Monitor: Hundreds freed in Syria prisoner amnesty
BEIRUT — Hundreds of Syrians have been released from government prisons after an amnesty granted by President Bashar Al-Assad to mark his re-election this week, a monitoring group said Friday.
The Syrian Observatory for Human Rights said 320 prisoners were released from northern Aleppo Central prison on Wednesday as Assad’s victory in presidential elections was announced.
The Britain-based group said 480 other prisoners, including 80 women, would be freed from Adra prison in Damascus province.
Several dozen were freed Friday from Adra, while the rest of the 480 slated to walk free were transferred to a municipal building pending their release, the monitoring group said.
The Observatory said that all the Adra prisoners to be released had been held on charges of “terrorism,” a term the government uses for those involved in the uprising.
An estimated 18,000 people are being held in Syria’s prisons.
Around 3,500 detainees are believed to be held at Aleppo’s Central prison, which rebels have repeatedly attacked since April 2013.
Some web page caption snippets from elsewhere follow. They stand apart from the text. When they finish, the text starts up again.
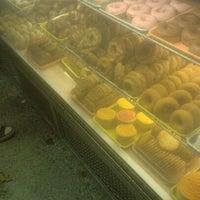 Photo taken at Dutch Girl Donuts by Gigi W. on 10/30/2012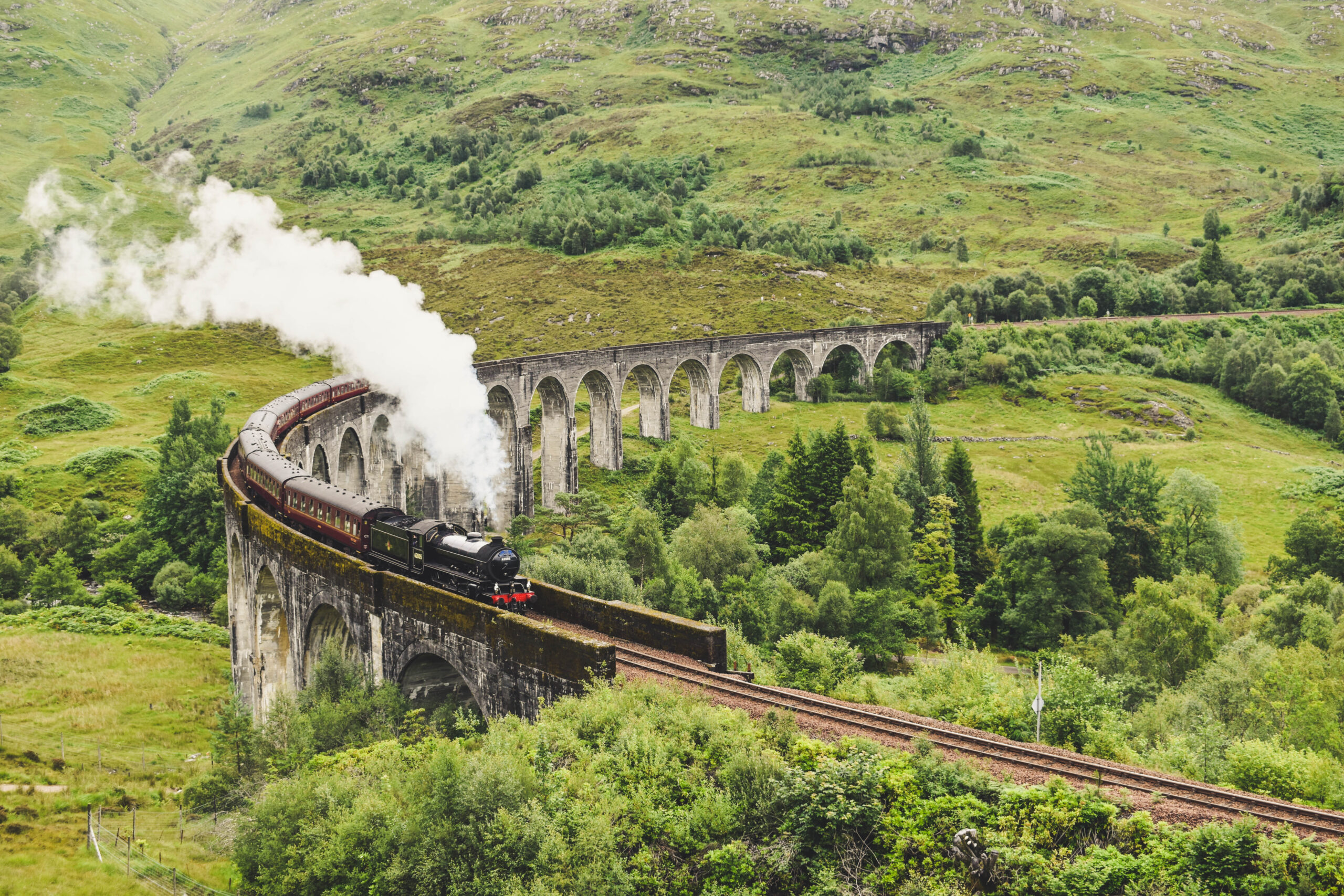 Jacobite train driving across Glenfinnan Viaduct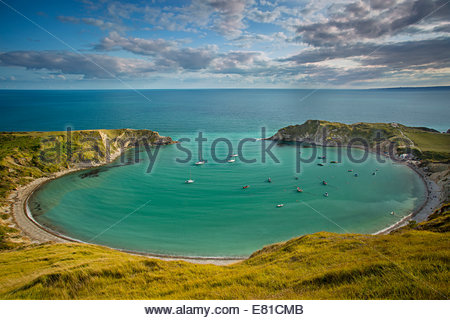 Evening view over Lulworth Cove along the Jurassic Coast, Dorset, England - Stock Photo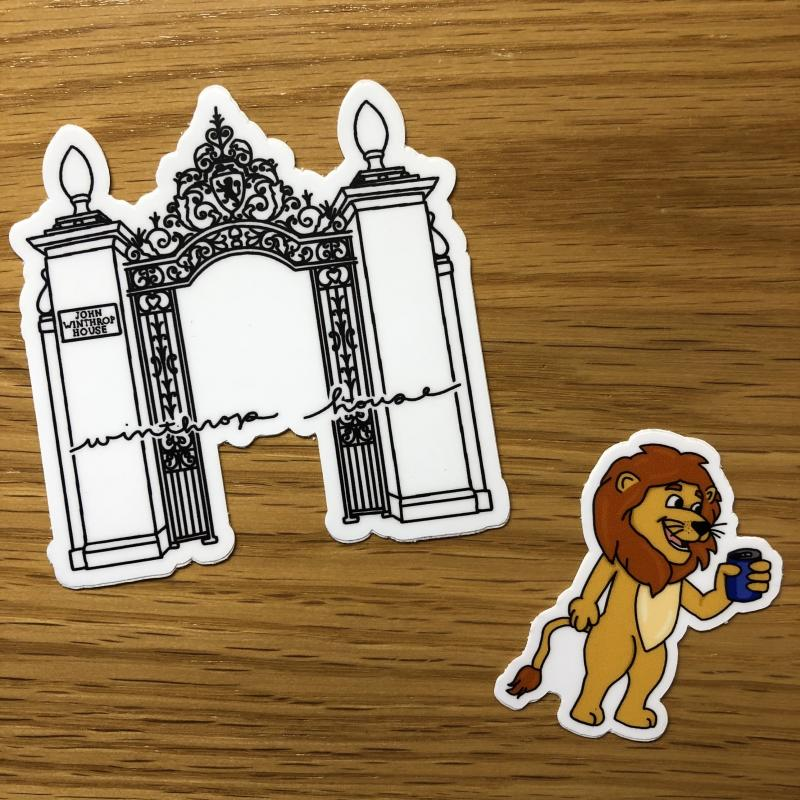 Photo of two stickers - a gate and a lion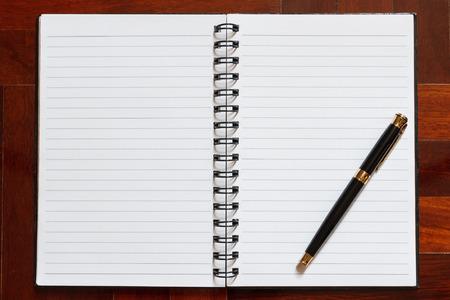 papel de notas: Notebook and pen. Blank white page. Wooden floor in the background. Foto de archivo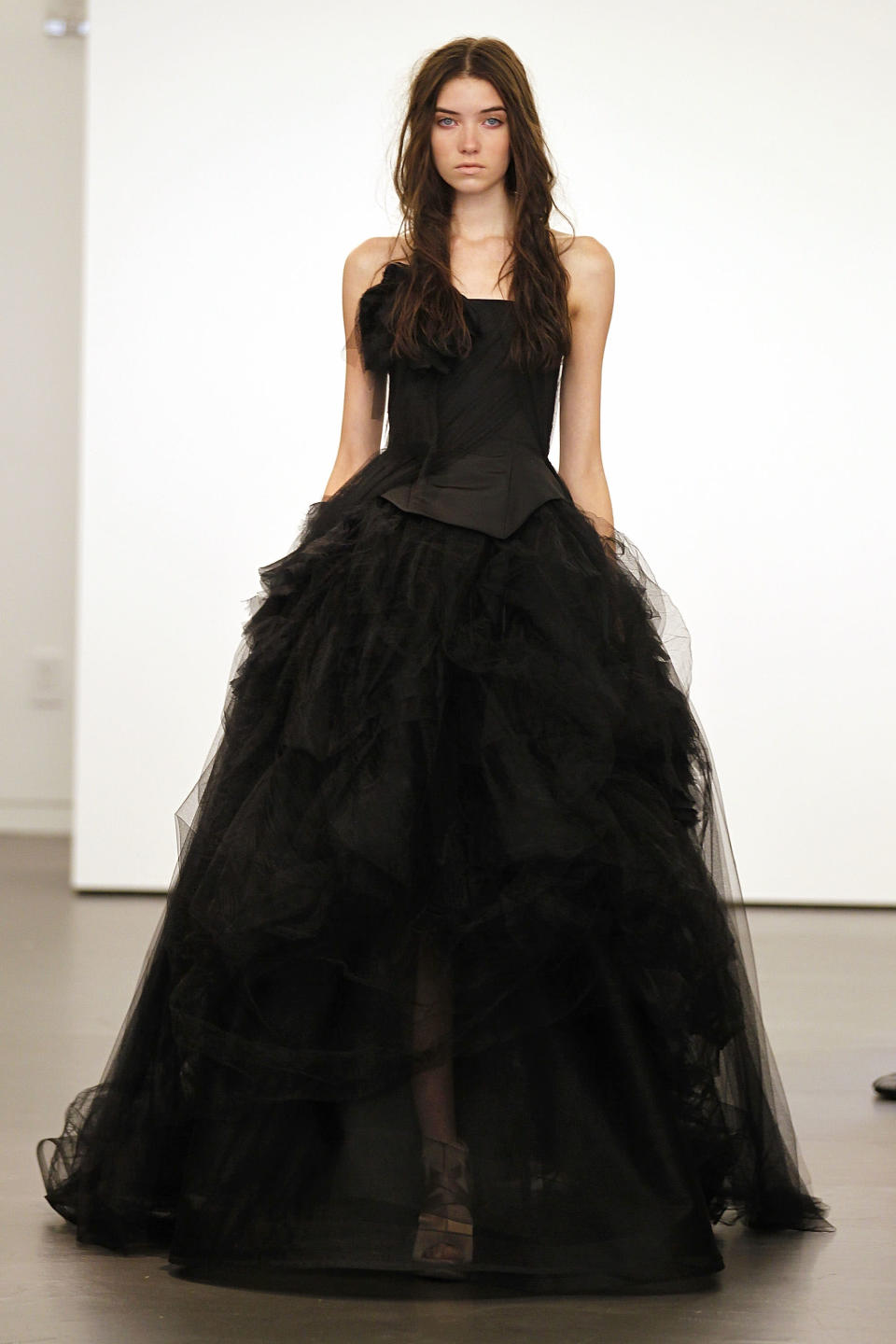 "<div class=""caption-credit"">Photo by: Getty</div><p> Vera Wang, 2011. A gown from the runway show that started it all. The designer included 15 black dresses. </p> <p> Also on Shine: </p> <p> <a href=""http://yhoo.it/16jDHWm"" rel=""nofollow noopener"" target=""_blank"" data-ylk=""slk:This Couple Really Loves Disney: Wedding Photos"" class=""link rapid-noclick-resp"">This Couple Really Loves Disney: Wedding Photos</a> </p> <p> <a href=""http://yhoo.it/10mz5hr"" rel=""nofollow noopener"" target=""_blank"" data-ylk=""slk:Wedding Dress Trends for 2013"" class=""link rapid-noclick-resp"">Wedding Dress Trends for 2013</a> </p> <p> <a href=""http://yhoo.it/16jDHWm"" rel=""nofollow noopener"" target=""_blank"" data-ylk=""slk:Wedding Dresses: Short, Beachy, Affordable Styles"" class=""link rapid-noclick-resp"">Wedding Dresses: Short, Beachy, Affordable Styles</a> </p>"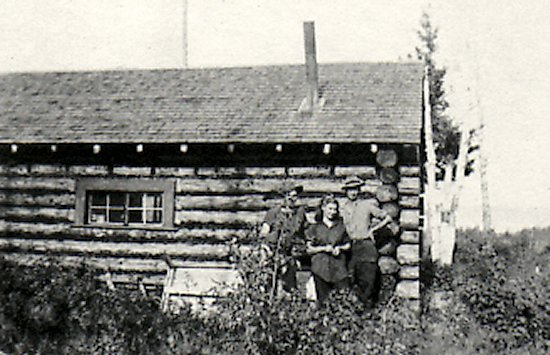 Dore Lake Cabin, which stood on the beach where the camp kitchen now stands at Tower Beach. L-R Dawson Bekett, Joyce Johnson, and the field officer Clarence Snell. Summer 1946.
Last month, Syrian troops ended a year-long rebel siege of the prison, with tanks and armored vehicles rolling into the grounds of the sprawling facility.
Conditions inside the prison are reportedly dire, and the Observatory says 600 prisoners have died there because of lack of food and medicine as well as bombardment.
Observatory director Rami Abdel Rahman, citing lawyers for detainees, told AFP that the prisoner releases were reportedly a post-election “gesture” by Assad.
He won a new seven-year term with nearly 90 percent of votes cast in Tuesday’s election, which the opposition and much of the international community have slammed as a “farce.”
Assad faced two little known candidates in the election.
Meanwhile, Hezbollah chief Hassan Nasrallah has said Assad’s re-election this week proves that any solution to the country’s conflict “begins and ends” with the embattled leader.
“The elections proved that a political solution in Syria begins and ends with President Bashar Al-Assad,” Nasrallah, a key ally of Assad’s regime, said in a televised address.
Assad won a new seven-year term in the country’s first multi-candidate presidential vote on Tuesday, scooping nearly 90 percent in an election dismissed by the opposition and its international backers as a “farce.”
Nasrallah dismissed the opposition key demand of Assad’s departure from office as a condition for any peace agreement.
“There is a president who has been elected by millions for a new seven-year term,” he said.
“Those who want to work for a political solution must talk to him, negotiate with him and reach a solution with him.”
Nasrallah, who has sent Hezbollah fighters to Syria to battle alongside Assad’s regime, called for an end to bloodshed and new negotiations.
“We call on combatants … to move towards reconciliation and dialogue, looking for political exits to stop the bloodshed,” he said.
“This fighting will only increase destruction in your country and add to the bloodshed,” he said, addressing the opposition.
“Everyone should recognize and acknowledge that war in Syria will not lead to others taking control of it,” he said, ruling out regime change through conflict.
The conflict began in March 2011 with peaceful protests against Assad’s rule and spiraled into a bloody war that has killed more than 162,000 people.
Nasrallah said Assad’s re-election was a “political and popular declaration of the failure of war,” and said any solution required an “end to the support of extremist groups in Syria.”